SP: So, you’ve just released your fourth album, Winter & The Wolves, and I really liked the album artwork. It reminded me of that movie The Grey with Liam Neeson, have you seen that movie?

Laub: Liam Neeson? Yes, I’ve seen the movie!

SP: So what were you trying to go for with this particular album?

Laub: Well, definitely that movie was one of the references for imagery that we used for the album cover. That and Game of Thrones. But I don’t know. That record was… I had a point in my life where the older I get, the more things would kind of just work themselves out. I never really took the effort or action to changing those things myself so I was just realizing now as a 30-year-old man that nothing changes unless you change it. At least the things you want to change in your life and yourself. Nothing will ever get better unless you do that. A lot of the songs on that record, are about that and that’s kind of the space that I was living in at that time. A lot of things were different in my life from love and life all the way down to the creative process which was a different experience than what I’m used to. So Winter of the Wolves felt like a very appropriate title because there’s some things that are chasing you and killing you but thinking the things that are trying to kill you aren’t necessarily going to kill you but they define who you are. Give you the strength to move forward.

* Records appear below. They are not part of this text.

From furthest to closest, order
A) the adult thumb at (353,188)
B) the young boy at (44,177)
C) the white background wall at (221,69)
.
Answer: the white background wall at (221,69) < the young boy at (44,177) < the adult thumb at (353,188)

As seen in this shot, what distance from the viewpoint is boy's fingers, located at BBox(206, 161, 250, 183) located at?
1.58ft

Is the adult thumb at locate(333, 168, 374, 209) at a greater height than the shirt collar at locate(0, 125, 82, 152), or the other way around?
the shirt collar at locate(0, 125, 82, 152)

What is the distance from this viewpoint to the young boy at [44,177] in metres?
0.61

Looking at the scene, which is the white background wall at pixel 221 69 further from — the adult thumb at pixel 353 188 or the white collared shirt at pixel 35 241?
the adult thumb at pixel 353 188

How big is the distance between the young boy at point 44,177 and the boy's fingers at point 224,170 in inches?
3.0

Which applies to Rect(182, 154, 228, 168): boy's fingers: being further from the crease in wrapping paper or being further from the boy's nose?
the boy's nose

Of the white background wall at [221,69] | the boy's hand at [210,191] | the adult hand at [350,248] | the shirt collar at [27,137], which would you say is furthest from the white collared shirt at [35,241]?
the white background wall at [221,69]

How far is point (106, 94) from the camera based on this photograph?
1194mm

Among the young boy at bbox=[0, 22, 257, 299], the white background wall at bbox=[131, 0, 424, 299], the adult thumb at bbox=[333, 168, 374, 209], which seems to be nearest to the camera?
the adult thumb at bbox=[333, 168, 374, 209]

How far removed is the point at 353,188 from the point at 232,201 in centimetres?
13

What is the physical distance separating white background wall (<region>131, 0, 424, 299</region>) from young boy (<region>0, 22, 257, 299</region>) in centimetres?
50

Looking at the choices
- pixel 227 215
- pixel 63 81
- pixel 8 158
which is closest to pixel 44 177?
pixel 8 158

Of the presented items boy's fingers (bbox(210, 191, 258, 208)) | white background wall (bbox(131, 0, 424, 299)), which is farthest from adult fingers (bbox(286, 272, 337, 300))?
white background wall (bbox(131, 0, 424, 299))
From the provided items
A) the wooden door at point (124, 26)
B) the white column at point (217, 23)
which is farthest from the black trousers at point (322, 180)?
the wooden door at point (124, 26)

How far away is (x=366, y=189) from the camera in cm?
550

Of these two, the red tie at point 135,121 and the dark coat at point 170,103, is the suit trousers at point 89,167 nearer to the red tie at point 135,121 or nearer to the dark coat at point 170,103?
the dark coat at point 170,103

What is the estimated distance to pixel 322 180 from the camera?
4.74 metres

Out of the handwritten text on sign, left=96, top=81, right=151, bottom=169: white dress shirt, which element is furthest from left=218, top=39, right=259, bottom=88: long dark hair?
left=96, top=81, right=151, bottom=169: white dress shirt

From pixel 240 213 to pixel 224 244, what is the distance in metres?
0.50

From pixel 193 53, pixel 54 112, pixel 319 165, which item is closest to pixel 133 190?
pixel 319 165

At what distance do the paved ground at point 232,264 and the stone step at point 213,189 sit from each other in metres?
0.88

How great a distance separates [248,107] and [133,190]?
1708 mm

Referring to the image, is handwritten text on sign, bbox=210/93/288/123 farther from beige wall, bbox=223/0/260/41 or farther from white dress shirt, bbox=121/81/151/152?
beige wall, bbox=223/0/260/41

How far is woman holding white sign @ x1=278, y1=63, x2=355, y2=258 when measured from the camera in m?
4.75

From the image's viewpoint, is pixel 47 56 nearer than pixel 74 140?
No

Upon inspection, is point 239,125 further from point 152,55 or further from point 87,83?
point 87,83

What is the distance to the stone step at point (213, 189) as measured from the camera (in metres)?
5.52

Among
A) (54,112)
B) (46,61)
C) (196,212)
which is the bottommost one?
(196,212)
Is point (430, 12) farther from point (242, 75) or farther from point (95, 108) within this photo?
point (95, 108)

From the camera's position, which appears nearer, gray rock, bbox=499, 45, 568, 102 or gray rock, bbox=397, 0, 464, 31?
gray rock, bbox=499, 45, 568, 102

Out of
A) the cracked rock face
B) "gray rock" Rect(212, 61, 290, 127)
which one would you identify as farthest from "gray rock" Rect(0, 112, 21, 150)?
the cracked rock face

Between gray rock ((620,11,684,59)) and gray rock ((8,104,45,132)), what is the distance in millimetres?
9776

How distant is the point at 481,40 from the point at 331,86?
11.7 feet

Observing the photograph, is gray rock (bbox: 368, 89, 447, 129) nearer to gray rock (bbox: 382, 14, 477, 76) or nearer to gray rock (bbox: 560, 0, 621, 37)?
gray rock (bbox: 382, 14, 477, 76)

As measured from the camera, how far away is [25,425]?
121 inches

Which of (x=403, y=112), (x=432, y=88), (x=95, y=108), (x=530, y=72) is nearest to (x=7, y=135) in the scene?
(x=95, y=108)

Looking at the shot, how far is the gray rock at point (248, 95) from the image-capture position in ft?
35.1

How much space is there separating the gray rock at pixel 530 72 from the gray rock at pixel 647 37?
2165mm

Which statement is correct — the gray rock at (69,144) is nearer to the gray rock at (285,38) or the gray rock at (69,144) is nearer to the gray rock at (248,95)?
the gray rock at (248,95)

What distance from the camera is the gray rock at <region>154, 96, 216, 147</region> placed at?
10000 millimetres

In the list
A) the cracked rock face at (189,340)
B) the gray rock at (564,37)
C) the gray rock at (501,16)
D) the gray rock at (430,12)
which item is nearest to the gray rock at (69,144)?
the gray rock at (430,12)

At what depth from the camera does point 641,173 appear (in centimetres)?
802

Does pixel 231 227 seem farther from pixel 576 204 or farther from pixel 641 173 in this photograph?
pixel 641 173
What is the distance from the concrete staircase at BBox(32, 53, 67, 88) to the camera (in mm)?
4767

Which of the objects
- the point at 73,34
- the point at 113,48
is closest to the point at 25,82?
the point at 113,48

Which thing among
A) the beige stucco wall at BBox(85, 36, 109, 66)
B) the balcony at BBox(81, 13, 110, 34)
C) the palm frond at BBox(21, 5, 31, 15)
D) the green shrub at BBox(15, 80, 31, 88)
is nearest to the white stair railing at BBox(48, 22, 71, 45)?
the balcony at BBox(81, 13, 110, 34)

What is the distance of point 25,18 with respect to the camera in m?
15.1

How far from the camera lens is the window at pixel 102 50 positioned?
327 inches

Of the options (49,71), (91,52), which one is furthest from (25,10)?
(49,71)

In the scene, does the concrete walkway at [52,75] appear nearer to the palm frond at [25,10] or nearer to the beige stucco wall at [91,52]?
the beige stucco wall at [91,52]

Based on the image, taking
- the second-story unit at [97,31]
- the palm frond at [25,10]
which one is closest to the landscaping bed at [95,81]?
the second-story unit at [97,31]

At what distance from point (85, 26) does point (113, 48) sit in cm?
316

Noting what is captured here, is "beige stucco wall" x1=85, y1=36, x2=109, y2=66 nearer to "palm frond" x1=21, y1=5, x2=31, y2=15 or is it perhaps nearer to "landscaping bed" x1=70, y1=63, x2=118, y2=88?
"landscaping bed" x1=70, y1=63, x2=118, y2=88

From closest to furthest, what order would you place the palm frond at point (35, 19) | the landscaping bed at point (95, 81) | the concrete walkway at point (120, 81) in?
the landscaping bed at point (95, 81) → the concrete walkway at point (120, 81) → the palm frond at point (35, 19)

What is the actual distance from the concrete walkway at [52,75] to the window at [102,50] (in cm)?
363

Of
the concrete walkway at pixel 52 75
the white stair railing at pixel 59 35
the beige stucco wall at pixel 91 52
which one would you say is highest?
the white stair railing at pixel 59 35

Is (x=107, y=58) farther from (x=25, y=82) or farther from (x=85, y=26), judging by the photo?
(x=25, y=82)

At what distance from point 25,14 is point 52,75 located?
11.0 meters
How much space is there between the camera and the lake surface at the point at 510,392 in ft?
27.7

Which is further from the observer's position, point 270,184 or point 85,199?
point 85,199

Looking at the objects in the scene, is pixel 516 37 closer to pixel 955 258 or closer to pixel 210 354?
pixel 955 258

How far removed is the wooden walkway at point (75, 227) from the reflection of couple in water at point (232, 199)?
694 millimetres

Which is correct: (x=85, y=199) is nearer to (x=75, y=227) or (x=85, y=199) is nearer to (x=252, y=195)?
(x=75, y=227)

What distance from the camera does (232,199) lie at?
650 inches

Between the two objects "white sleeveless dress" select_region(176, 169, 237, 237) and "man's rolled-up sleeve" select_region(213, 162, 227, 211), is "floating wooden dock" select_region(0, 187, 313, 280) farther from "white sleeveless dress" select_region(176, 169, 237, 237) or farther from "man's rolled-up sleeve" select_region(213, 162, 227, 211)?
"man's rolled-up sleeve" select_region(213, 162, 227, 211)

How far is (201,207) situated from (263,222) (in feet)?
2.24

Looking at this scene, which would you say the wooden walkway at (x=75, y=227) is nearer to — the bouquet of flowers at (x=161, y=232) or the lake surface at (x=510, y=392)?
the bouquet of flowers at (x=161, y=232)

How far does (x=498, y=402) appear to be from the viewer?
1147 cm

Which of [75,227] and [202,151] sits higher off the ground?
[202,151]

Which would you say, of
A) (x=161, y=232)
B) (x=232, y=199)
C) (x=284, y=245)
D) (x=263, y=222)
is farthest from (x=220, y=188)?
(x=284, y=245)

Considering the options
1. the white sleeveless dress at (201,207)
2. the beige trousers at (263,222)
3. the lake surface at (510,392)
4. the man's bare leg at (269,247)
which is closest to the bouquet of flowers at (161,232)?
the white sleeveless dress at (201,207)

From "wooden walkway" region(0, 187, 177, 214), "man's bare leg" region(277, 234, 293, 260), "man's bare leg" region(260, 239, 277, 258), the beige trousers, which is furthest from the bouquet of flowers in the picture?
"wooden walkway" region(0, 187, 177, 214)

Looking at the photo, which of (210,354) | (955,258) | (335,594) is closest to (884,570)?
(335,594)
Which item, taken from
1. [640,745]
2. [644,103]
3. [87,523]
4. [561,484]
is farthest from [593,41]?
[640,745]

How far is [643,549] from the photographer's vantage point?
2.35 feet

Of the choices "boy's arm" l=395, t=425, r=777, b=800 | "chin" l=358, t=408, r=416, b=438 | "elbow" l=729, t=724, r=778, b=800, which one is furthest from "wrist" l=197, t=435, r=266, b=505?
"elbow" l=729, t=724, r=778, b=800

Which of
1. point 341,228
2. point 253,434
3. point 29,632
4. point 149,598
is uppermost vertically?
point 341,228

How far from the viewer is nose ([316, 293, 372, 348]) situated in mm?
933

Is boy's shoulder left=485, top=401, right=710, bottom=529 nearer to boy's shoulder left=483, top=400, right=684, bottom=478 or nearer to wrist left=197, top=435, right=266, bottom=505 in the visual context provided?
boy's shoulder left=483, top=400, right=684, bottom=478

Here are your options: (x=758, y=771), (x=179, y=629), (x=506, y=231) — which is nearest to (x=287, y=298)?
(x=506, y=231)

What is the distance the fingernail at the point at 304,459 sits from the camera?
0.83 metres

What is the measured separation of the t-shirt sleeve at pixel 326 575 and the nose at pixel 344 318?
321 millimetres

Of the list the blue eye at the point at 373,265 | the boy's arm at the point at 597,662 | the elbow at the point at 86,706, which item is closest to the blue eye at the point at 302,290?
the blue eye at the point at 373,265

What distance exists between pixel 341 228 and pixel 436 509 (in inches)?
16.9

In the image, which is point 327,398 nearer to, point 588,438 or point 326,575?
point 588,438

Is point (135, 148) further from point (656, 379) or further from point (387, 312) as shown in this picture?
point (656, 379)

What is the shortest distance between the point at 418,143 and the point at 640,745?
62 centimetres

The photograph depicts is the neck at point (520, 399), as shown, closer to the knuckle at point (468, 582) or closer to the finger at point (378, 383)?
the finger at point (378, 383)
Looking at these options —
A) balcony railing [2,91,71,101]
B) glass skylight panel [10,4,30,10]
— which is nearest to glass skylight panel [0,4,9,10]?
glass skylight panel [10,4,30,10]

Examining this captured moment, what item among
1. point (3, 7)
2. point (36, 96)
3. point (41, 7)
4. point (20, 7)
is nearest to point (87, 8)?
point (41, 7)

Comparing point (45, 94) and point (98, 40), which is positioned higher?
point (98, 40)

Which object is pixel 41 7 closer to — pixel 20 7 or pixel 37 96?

SP: After listening to some of your music, I hear different content than the “typical” rap music, which is great and refreshing. I really liked the consistent production throughout the entire album. My favorite song would have to be “Serpent” and I just felt the emotion behind it, and I always appreciate that.

Laub: Well, thank you! That’s one of my joints.

SP: So I see that you’ve worked with Macklemore? How was that?

Laub: It was cool. It was great. He was the second person that I met when I moved to Washington.

SP: Now do you think that there will be anymore collaborations in the future at all?

Laub: I’m not sure, you know. I’m doing my thing, and he’s doing his thing and it’s all cool.

SP: Well, how exactly would you describe your particular sound?

Laub: I would say that it’s open and honest, and if I could use the word progressive. People usually use the word progressive in music when they meant they’re trying to keep up with the times and style but I think that if you listen to my records, each one is much different than the other. It’s progressing and it’s different than the one before. And I would like to keep that going because that makes the process so much more fun to me. I’ve been writing raps since I was 16 years old. The idea of writing raps doesn’t excite me anymore but being in the studio and making music, you know breaking things down to build it up is great to me. And I like to change that process with my records.

SP: So this is your fourth album, so what’s your goal?

Laub: I don’t really know. I mean, clearly to make more music, I don’t have to be the next Waka Flocka Flame but I’m completely content with where I am right now. I just want to be in the music. Or in the studio or helping someone else with their music. It’s just a good thing for me, I’m good at it. So whatever path I decide to take, I just want to be with music.

And there you have it. Grieves the open and honest Seattle rapper. Check him out tonight at The Highdive with Sol and T.R.U.T.H. Show starts at 9 p.m.